Ovviamente, qualora si è in presenza del trasferimento di un ramo d’azienda, non vi sono preclusioni a trasferire unitamente ad essa il nome a dominio collegato.

I quattro modi per riprendersi il dominio

Nell’ipotesi in cui un soggetto fisico o un’azienda decida di voler utilizzare la grande vetrina del web e si accorga che il nome a dominio corrispondente al proprio nome o marchio sia stato precedentemente assegnato a persona che, secondo il parere dell’impresa, non ne avrebbe diritto, le strade percorribili per acquisire la possibilità di uso del DN sono essenzialmente quattro:

  • la trattativa commerciale, ovvero l’acquisto del dominio dall’attuale assegnatario;
  • il ricorso alla procedura di riassegnazione;
  • il ricorso all’arbitrato irrituale
  • l’avvio di un procedimento ordinario presso un Tribunale della Repubblica.

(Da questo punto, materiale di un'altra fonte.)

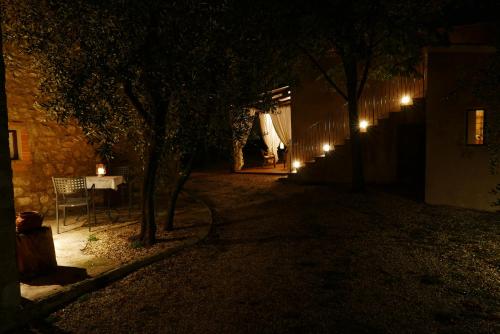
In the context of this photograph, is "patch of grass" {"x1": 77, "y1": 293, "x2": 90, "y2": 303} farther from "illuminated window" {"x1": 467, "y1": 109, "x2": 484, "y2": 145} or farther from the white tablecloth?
"illuminated window" {"x1": 467, "y1": 109, "x2": 484, "y2": 145}

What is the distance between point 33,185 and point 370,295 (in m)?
7.27

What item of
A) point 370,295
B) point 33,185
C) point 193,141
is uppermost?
point 193,141

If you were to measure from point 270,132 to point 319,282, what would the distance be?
14527mm

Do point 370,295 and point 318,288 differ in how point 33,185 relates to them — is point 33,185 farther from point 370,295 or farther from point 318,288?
point 370,295

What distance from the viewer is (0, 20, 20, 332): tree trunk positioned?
3.57 meters

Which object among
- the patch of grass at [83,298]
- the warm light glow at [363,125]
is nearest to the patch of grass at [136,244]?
the patch of grass at [83,298]

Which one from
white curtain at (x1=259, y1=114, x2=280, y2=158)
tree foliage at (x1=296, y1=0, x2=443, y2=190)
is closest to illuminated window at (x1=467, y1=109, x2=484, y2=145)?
tree foliage at (x1=296, y1=0, x2=443, y2=190)

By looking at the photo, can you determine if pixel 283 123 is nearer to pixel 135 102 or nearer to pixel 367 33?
pixel 367 33

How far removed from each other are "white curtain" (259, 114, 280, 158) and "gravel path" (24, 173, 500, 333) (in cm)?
1086

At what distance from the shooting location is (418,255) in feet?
18.7

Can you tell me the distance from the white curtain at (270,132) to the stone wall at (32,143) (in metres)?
11.0

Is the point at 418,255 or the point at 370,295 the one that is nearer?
the point at 370,295

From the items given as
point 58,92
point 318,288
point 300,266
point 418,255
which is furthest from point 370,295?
point 58,92

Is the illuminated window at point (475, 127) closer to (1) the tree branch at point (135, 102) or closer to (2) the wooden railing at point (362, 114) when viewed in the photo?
(2) the wooden railing at point (362, 114)
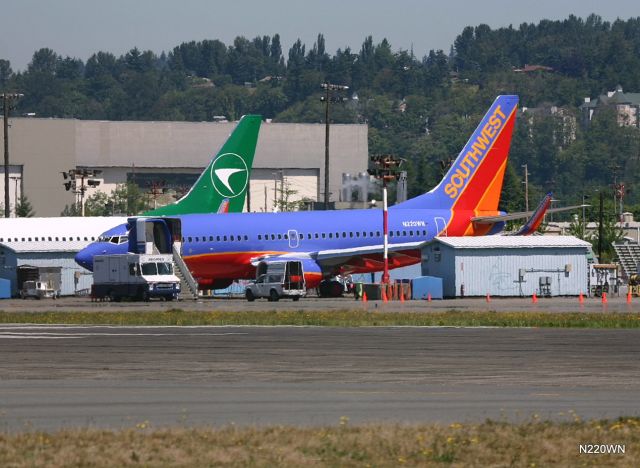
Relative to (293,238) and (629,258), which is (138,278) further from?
(629,258)

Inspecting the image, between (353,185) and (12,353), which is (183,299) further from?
(353,185)

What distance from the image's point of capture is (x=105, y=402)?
26.2 m

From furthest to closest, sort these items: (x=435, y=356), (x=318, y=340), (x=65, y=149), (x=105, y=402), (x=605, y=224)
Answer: (x=65, y=149) → (x=605, y=224) → (x=318, y=340) → (x=435, y=356) → (x=105, y=402)

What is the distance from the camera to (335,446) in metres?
21.2

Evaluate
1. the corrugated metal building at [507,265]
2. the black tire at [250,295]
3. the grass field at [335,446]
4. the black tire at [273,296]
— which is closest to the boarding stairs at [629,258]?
the corrugated metal building at [507,265]

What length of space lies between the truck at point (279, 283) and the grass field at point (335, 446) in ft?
163

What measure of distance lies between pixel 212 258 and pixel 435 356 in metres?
40.6

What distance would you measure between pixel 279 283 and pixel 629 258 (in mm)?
31034

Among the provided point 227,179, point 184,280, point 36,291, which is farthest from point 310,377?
point 227,179

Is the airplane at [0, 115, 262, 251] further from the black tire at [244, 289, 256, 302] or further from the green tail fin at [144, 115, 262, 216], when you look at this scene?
the black tire at [244, 289, 256, 302]

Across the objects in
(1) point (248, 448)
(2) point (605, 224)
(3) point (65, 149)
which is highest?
(3) point (65, 149)

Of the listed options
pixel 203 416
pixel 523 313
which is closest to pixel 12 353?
pixel 203 416

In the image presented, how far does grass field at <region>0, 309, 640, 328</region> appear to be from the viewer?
49906mm

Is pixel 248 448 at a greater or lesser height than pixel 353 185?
lesser
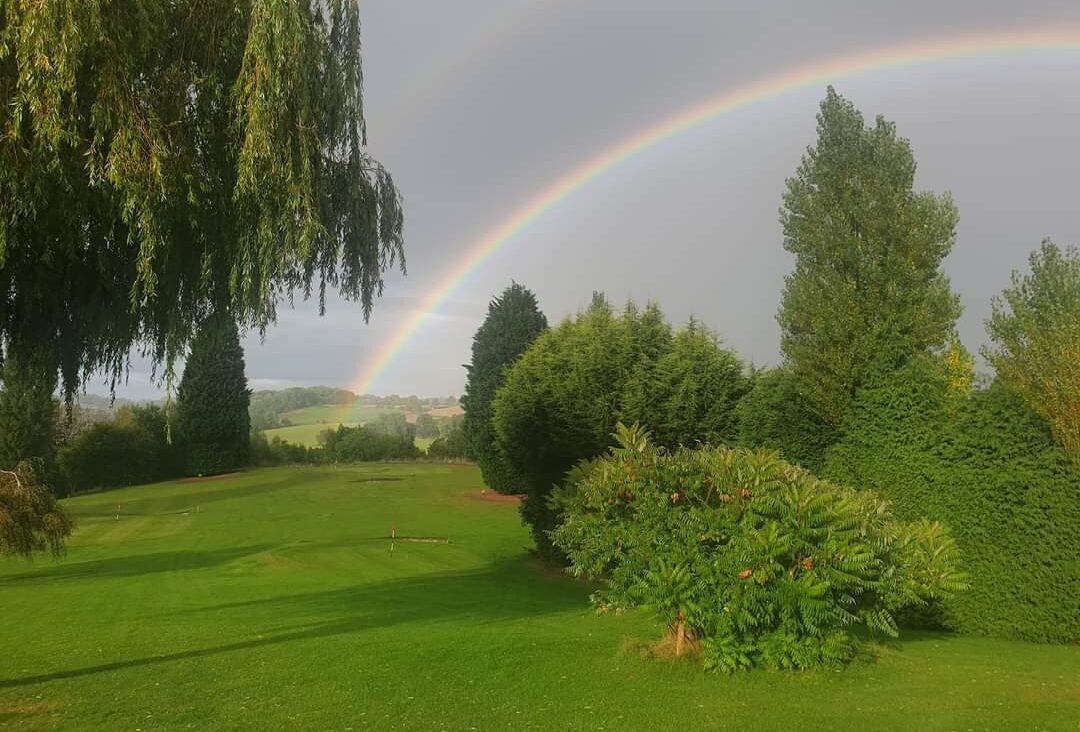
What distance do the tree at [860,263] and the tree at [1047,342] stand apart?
7.30 ft

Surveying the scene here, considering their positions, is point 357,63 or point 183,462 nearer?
point 357,63

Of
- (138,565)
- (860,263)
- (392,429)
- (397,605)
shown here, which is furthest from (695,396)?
(392,429)

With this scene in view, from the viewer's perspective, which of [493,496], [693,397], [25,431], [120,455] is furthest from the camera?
[120,455]

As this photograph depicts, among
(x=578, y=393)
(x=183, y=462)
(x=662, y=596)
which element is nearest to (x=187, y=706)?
(x=662, y=596)

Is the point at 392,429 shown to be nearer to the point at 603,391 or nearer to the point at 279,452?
the point at 279,452

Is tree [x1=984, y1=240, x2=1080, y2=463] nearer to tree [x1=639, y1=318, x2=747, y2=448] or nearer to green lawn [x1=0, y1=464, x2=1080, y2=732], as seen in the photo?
green lawn [x1=0, y1=464, x2=1080, y2=732]

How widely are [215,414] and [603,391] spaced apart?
1851 inches

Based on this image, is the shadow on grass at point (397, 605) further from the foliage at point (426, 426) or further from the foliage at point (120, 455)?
the foliage at point (426, 426)

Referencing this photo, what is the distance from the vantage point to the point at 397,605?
1623cm

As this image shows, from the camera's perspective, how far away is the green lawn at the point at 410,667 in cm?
738

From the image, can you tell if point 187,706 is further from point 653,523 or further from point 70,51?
point 70,51

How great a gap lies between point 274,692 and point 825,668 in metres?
6.42

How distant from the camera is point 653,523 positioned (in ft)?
30.0

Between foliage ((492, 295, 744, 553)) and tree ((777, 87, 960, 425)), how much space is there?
3.68 meters
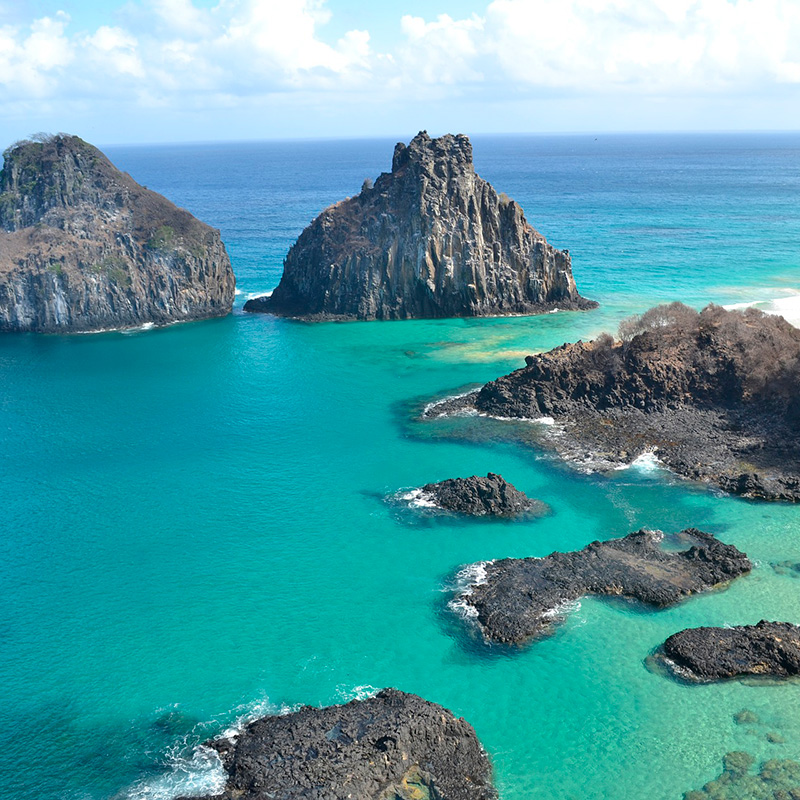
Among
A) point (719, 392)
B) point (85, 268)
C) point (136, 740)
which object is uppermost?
point (85, 268)

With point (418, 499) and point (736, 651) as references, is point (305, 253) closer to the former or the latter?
point (418, 499)

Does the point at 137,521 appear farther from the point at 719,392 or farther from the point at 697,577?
the point at 719,392

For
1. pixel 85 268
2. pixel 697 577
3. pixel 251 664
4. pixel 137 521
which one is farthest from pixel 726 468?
pixel 85 268

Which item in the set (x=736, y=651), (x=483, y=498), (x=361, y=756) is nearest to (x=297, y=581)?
(x=483, y=498)

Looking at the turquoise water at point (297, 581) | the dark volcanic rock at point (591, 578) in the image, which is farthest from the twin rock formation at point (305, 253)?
the dark volcanic rock at point (591, 578)

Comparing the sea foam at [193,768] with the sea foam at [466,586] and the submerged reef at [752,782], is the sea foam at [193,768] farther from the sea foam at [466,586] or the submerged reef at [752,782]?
the submerged reef at [752,782]
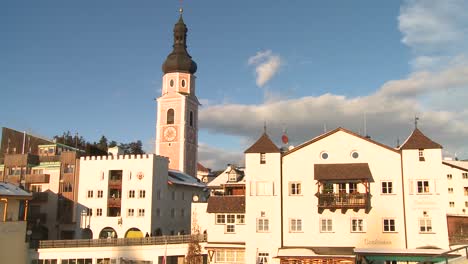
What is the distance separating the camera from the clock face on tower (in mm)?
87306

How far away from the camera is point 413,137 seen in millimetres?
43219

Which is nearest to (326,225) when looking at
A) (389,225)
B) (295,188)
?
(295,188)

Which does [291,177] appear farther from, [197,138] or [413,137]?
[197,138]

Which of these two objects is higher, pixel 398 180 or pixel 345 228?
pixel 398 180

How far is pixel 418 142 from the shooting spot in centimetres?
4294

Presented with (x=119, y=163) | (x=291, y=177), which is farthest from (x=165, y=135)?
(x=291, y=177)

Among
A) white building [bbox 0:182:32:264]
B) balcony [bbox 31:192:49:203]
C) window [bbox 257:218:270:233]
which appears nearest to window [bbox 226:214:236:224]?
window [bbox 257:218:270:233]

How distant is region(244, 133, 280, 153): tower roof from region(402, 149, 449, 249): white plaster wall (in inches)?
473

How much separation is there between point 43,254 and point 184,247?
50.0 feet

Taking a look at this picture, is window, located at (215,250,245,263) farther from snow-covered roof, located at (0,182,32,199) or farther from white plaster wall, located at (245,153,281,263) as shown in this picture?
snow-covered roof, located at (0,182,32,199)

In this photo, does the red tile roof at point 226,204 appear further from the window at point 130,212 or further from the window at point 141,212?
the window at point 130,212

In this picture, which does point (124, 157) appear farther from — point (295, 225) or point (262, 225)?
point (295, 225)

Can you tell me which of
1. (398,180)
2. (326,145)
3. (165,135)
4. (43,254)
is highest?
(165,135)

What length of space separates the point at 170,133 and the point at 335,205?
4966 cm
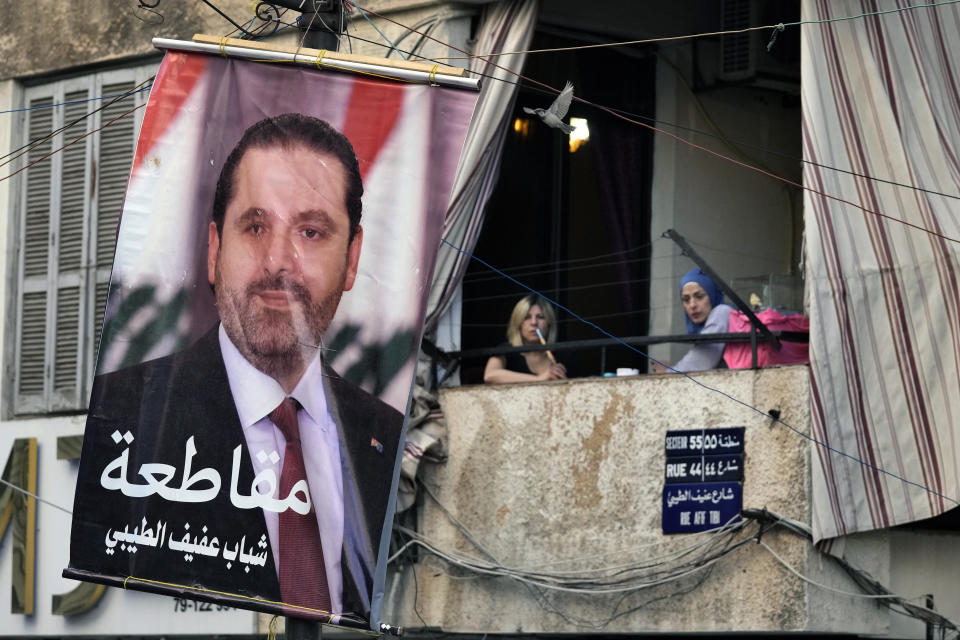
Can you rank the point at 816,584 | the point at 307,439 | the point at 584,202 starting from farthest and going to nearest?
the point at 584,202 → the point at 816,584 → the point at 307,439

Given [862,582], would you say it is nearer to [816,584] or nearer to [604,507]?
[816,584]

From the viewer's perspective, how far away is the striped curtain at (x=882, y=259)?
32.3 ft

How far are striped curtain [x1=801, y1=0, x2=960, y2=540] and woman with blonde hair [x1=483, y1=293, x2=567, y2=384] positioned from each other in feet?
7.15

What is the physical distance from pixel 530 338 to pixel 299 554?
10.9ft

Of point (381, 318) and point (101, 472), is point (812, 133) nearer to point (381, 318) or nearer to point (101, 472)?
point (381, 318)

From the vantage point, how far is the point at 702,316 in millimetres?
11305

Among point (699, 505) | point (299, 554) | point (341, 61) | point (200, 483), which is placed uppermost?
point (341, 61)

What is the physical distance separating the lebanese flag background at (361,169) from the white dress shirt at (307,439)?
225 millimetres

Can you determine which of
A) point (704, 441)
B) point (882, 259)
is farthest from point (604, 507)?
point (882, 259)

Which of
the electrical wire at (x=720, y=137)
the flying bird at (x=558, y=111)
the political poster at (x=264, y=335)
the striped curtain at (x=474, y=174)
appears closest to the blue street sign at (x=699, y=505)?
the striped curtain at (x=474, y=174)

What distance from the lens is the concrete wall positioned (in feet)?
33.6

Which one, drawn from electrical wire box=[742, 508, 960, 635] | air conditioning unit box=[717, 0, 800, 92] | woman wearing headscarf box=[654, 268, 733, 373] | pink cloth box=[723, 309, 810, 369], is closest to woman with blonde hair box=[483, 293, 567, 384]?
woman wearing headscarf box=[654, 268, 733, 373]

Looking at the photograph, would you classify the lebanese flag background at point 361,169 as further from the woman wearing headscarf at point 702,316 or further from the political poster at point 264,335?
the woman wearing headscarf at point 702,316

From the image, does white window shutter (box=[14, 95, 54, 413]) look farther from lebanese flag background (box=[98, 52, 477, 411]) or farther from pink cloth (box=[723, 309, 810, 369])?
pink cloth (box=[723, 309, 810, 369])
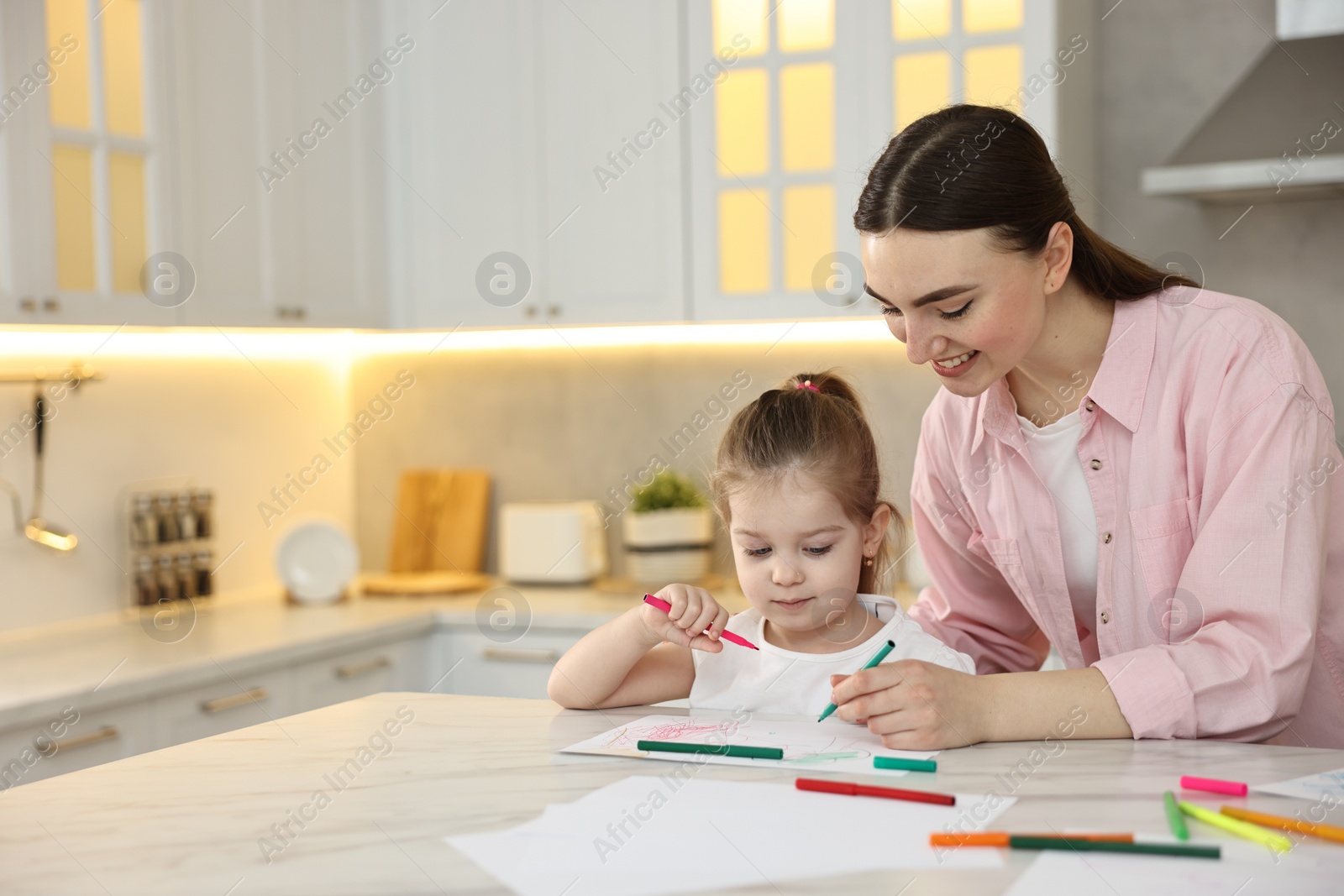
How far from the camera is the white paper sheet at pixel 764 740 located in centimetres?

Quest’ultima modalità, pur risultando la più onerosa in termini di denaro che di tempo e viene ritenuto poco conveniente dai privati o dalle aziende di piccole dimensioni, è l’unico rito che consente a colui che risulta vincitore della diatriba, di ottenere, oltre alla possibilità d’uso del dominio oggetto di contesa, anche un indennizzo del danno patito, sia in forma di danno emergente che di lucro cessante.

Le Regole di naming prevedono, inoltre, una “procedura di riassegnazione” dei nomi a dominio “.it” disciplinata dall’articolo 16 del “Regolamento per l’assegnazione e gestione dei nomi a dominio”.

Tecnicamente si tratta di Procedura Alternativa di Risoluzione delle Dispute (da ADR, Alternative Dispute Resolution), creata sulla similare procedura prevista dall’ICANN, l’ente statunitense che gestisce i TLD .com, .org e .net.

Presso la “Commissione per le regole e le procedure tecniche del registro del ccTLD .it” sono accreditati undici Enti Conduttori, rappresentati da organismi in possesso di specifici requisiti necessari a svolgere la procedura amministrativa di riassegnazione di un nome a dominio.

Ciascun Ente Conduttore è dotato di almeno 15 “saggi”, ovvero soggetti fisici dalla “comprovata esperienza” in materia di internet e domini, ai quali viene affidato il compito di pronunciarsi circa la riassegnazione di un dominio oggetto di controversia.

In termini di celerità della decisione ed economicità del procedimento, si tratta di una procedura dagli indubbi benefici rispetto ad un procedimento ordinario instaurato presso un Tribunale, che mediamente si conclude in un arco temporale di 30 giorni ed implica il sostenimento di spese che possono variare da 1.000,00 a 3.000,00 euro, a fronte di un giudizio civile che potrebbe comportare diverse migliaia di euro in spese legali e richiedere diversi anni per poter permettere al vincitore di ottenere un titolo esecutivo.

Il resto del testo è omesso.